The answer is basically "it depends on a lot of things".

There are two situations. I'm going to assume you know for certain in advance that on each day, either the sun rises or it doesn't, and you have the option of checking the sun once per day (so that you know when you've missed a day):

  • You've seen the sun rise on $n$ consecutive days, and never seen the sun fail to rise;
  • You've seen the sun rise on $n$ days, and never the sun fail to rise, but some of the $n$ days are separated from each other. (The other days, you just didn't get out of bed.)

The probability of "sun rises tomorrow" may be different between the two cases; it depends on your priors.
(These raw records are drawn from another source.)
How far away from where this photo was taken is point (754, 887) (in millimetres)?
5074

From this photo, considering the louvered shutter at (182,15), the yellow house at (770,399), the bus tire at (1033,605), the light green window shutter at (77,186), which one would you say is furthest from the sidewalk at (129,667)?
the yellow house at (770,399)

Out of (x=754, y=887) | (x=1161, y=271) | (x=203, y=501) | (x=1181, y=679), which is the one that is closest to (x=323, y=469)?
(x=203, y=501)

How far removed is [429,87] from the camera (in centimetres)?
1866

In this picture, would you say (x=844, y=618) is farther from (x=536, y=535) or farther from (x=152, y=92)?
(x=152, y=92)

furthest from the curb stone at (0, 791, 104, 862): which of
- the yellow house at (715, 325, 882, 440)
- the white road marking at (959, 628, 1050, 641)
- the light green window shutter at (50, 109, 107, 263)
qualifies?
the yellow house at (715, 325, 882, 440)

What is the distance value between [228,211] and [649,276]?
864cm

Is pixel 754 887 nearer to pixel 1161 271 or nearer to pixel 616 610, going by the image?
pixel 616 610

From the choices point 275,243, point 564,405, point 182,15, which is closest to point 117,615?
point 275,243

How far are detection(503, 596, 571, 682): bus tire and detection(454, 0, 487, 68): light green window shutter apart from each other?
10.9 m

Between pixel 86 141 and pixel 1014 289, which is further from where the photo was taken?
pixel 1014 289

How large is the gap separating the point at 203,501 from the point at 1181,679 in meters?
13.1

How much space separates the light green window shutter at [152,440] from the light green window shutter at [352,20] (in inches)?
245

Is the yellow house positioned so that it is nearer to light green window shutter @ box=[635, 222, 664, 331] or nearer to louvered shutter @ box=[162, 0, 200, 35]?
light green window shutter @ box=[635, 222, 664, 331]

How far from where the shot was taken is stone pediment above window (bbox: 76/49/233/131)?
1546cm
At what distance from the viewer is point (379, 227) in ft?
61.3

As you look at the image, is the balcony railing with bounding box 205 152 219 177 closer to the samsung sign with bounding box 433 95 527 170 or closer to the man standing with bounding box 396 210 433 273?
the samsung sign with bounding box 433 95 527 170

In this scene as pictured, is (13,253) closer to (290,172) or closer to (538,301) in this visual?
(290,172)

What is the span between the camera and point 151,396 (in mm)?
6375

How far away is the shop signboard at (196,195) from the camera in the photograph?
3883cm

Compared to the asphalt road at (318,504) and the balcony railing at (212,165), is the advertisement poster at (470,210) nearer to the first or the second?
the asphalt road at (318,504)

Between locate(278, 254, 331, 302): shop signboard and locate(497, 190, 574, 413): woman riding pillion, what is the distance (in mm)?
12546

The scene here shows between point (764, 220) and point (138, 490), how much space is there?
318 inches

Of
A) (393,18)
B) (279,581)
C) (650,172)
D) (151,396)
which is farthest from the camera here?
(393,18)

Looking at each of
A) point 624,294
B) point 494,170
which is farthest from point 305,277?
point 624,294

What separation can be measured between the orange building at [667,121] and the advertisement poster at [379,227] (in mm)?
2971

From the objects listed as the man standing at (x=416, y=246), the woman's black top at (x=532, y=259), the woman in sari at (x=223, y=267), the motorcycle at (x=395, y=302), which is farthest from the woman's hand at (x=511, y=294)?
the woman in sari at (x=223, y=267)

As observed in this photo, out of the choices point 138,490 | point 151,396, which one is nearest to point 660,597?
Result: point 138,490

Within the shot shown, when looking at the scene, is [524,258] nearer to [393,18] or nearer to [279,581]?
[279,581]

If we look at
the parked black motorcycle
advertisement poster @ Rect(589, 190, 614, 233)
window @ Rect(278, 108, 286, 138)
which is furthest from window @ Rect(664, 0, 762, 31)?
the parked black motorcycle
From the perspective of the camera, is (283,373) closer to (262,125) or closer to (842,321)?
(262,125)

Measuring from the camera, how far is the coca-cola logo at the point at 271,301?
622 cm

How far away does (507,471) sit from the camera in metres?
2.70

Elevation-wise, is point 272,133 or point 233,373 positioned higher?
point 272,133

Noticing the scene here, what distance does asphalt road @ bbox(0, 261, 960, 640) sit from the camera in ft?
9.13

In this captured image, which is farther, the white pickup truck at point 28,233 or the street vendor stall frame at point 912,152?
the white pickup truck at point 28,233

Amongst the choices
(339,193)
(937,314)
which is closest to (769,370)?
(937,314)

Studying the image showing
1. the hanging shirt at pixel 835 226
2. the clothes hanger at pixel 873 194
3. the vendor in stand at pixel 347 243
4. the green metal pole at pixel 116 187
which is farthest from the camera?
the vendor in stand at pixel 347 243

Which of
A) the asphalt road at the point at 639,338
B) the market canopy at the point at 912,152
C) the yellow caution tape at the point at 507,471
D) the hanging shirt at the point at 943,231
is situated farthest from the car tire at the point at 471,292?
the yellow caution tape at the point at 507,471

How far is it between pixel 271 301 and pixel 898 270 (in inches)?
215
The first situation reinforces most priors that say "the sun will rise very often in long blocks". The second situation reinforces priors that say "the sun will rise very often in certain patterns". Of course, "the sun always rises" is reinforced in both cases, but remember that you can only reinforce a hypothesis by discounting other hypotheses.

For a concrete example, suppose your priors are 50% on "the sun always rises", and 50% on "the sun rises exactly on alternate days"; and suppose you only check every other day. Then there is no update of probabilities possible.

On the other hand, suppose your priors are 50% on "the sun always rises", and 50% on "the sun rises once every third day", and you check every other day. Then you will update your probabilities on day 3.


The following paragraph makes me slightly queasy, because I'm not very sure about Bayesianism in infinite cases, but here goes.

The probability of "the sun will rise every day forever" is $0$ or $1$ by the Kolmogorov $0/1$ law; since it is possible for the sun not to rise, it has to be $0$.